*** Opening Data for this task ***

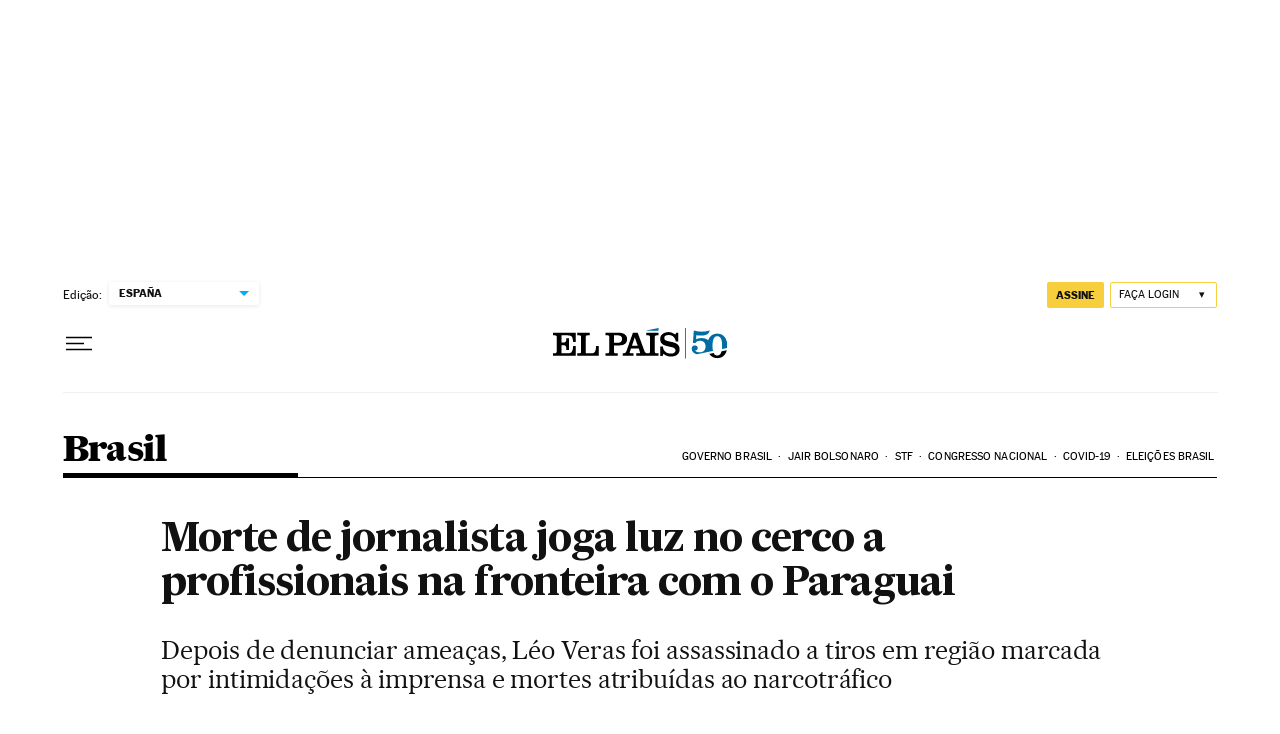

--- FILE ---
content_type: application/javascript; charset=utf-8
request_url: https://fundingchoicesmessages.google.com/f/AGSKWxWCpO_EFChuJvs6qthsvwC_ByfOTtQRd_3q11t1HjgBxohfrT1aHjJlMQ3zyEM94I-PH_8kaYjAe9Z-cohMO-IBsiERQUBvp1DqpdIu7IQ92lBJlvL2nLHyXFOAJ092HsiLwOMn3Bm9brtEKQhIdifbzjw_KxoLg8I7no4E_Q8rfyBlJM7Ty0sIXaWA/_&type=ad&_438x60_/adiframe?/header_ads_/adiframeanchor.
body_size: -1291
content:
window['90fc20bb-33ad-44a7-98f1-1390b38a05ae'] = true;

*** Closing Data for this task ***

Write the full listing out again with every line unchanged, but include no pictures.

--- FILE ---
content_type: application/javascript; charset=utf-8
request_url: https://fundingchoicesmessages.google.com/f/AGSKWxWCpO_EFChuJvs6qthsvwC_ByfOTtQRd_3q11t1HjgBxohfrT1aHjJlMQ3zyEM94I-PH_8kaYjAe9Z-cohMO-IBsiERQUBvp1DqpdIu7IQ92lBJlvL2nLHyXFOAJ092HsiLwOMn3Bm9brtEKQhIdifbzjw_KxoLg8I7no4E_Q8rfyBlJM7Ty0sIXaWA/_&type=ad&_438x60_/adiframe?/header_ads_/adiframeanchor.
body_size: -1291
content:
window['90fc20bb-33ad-44a7-98f1-1390b38a05ae'] = true;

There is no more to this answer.